With the precious help of two lasers its possible to verify the excellent alignent of the beam mount section. The superposition of the vertical beams seen on the ceiling is a good confirmation of that.


Trial fitting the beam mount. It actually seats pretty snugly on the bulkhead cut out.
Great day for boat building!
I'm getting my fingers crossed for the good weather to set in.....
My goal this year is at least to get the basic structure painted and who knows a bit more.

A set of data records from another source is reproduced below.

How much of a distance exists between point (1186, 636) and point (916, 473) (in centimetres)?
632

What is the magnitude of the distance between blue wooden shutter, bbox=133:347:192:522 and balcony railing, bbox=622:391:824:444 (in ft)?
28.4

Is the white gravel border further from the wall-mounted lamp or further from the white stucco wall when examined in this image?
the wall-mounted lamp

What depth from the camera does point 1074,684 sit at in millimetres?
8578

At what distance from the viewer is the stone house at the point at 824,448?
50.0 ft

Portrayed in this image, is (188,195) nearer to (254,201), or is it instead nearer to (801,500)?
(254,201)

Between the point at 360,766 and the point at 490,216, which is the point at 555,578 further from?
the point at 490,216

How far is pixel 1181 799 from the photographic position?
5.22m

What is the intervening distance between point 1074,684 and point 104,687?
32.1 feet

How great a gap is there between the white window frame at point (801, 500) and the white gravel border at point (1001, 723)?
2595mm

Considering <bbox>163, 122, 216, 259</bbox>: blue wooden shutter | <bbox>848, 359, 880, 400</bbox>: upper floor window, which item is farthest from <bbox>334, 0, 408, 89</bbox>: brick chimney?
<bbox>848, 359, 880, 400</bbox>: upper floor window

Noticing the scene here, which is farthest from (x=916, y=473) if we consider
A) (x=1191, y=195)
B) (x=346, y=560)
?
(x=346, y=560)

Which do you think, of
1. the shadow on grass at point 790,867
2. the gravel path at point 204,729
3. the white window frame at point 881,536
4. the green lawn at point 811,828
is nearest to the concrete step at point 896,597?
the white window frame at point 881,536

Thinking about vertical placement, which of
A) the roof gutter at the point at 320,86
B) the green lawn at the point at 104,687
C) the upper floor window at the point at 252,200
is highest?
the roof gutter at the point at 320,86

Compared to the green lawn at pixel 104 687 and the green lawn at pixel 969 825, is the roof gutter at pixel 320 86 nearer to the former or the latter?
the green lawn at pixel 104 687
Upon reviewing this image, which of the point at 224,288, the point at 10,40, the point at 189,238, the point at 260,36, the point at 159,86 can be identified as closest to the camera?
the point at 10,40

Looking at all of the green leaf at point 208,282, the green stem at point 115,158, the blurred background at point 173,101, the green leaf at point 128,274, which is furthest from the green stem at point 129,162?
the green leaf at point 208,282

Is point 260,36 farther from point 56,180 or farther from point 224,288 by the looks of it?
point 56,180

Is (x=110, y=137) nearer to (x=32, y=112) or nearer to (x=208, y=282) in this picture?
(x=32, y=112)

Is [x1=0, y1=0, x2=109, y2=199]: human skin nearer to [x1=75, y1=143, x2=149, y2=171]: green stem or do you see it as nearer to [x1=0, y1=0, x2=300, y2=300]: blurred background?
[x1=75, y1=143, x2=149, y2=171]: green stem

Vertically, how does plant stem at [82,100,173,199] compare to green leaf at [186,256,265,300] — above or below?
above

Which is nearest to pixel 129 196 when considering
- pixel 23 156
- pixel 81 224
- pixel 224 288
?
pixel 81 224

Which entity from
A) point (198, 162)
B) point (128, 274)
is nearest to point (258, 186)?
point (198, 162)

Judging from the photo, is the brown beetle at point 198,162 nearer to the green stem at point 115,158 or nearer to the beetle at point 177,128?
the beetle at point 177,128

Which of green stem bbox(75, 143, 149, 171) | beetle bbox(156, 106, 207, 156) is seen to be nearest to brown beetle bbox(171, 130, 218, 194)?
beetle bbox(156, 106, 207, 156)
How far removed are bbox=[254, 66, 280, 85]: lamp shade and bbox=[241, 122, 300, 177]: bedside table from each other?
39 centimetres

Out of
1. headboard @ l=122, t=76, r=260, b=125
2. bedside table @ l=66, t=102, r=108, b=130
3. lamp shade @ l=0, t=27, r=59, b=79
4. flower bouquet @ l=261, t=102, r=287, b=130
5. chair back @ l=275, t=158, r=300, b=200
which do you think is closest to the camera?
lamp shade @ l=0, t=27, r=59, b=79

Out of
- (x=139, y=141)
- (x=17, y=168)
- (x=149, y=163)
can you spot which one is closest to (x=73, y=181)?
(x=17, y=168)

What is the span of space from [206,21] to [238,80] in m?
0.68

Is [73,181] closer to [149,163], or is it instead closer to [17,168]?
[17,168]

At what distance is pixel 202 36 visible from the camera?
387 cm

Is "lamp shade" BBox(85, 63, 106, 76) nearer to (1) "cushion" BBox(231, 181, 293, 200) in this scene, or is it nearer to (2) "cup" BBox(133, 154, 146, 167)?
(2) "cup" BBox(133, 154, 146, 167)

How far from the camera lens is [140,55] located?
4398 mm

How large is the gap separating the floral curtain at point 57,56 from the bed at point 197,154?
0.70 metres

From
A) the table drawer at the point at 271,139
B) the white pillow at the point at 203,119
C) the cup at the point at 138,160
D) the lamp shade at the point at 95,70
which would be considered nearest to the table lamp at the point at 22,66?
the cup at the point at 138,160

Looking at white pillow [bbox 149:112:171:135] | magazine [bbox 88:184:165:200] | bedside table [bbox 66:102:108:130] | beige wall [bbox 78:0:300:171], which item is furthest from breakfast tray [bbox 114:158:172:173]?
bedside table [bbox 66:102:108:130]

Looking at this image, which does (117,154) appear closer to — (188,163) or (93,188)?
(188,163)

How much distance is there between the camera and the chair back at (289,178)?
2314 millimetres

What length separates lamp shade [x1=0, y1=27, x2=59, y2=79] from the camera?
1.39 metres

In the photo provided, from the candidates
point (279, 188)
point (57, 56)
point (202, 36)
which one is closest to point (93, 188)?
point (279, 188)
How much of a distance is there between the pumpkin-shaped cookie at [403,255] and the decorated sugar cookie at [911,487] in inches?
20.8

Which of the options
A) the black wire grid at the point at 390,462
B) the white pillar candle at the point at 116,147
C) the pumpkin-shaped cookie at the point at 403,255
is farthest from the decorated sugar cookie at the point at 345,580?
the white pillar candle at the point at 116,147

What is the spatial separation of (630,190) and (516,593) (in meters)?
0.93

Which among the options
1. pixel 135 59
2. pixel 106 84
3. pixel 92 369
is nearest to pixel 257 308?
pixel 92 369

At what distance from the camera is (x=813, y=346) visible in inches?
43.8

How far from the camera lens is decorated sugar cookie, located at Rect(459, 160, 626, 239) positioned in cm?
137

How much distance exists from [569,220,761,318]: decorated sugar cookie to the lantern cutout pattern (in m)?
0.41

terça-feira, 29 de janeiro de 2013

Some updates

I did make some minimal progresses before wet weather set in. Humidity levels during winter time makes it nearly impossible, or at least not recommended, to work with epoxy, not to mention low temperatures. For the last 3 months it has been raining almost non-stop!
The hull is now on its side . the ideia is to make two stiff births to get the boat perfectly levelled to work on the beam mounts cut-outs and other details. I'll probably make them out of steel tubing with ajustable feet studs.
Here the daggerboard can be seen coming out of the case slot.

 A short good weather window allowed me to laminate the flanges on the beam mounts. Still had to use an infrared heater to keep surface humidity and temperature within adequate limits.

The hull is on its side now. In this position I plan to finish the anchor well profile and some details around the bow and other places inside. Might even consider applying some fairing compound.

At this point I'm basically waiting for the dry weather to show up, give a good two week to dry up the substrate and resume work.